→ **What you have to do**
Rewrite the lines from the one containing "Looking at the image, which of" to the one containing "is farthest from point 214,319?", changing "farthest" to "most distant" and leaving everything else unchanged.

→ **Records shown**
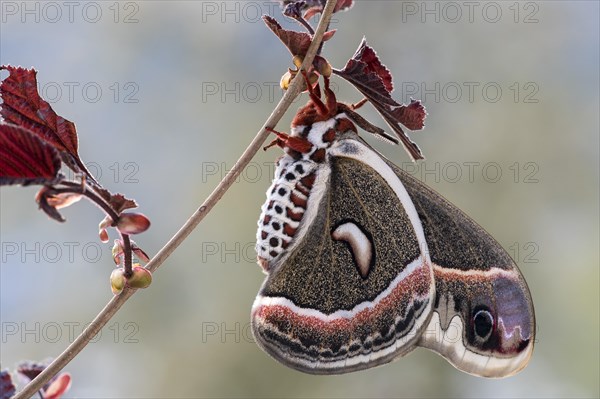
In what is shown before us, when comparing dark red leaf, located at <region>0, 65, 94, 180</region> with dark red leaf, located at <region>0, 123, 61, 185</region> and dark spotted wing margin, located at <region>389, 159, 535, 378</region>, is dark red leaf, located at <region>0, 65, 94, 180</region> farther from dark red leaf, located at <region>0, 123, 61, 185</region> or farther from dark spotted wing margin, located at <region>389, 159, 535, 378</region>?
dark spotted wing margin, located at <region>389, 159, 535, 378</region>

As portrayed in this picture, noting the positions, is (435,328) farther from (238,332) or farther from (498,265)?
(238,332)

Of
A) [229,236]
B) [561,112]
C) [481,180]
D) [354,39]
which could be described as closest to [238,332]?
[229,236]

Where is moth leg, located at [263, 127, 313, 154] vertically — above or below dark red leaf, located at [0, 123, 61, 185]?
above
...
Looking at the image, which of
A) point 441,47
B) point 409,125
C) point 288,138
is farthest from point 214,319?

→ **Exercise solution**
Looking at the image, which of
A) point 441,47
B) point 409,125
C) point 288,138
is most distant from point 214,319?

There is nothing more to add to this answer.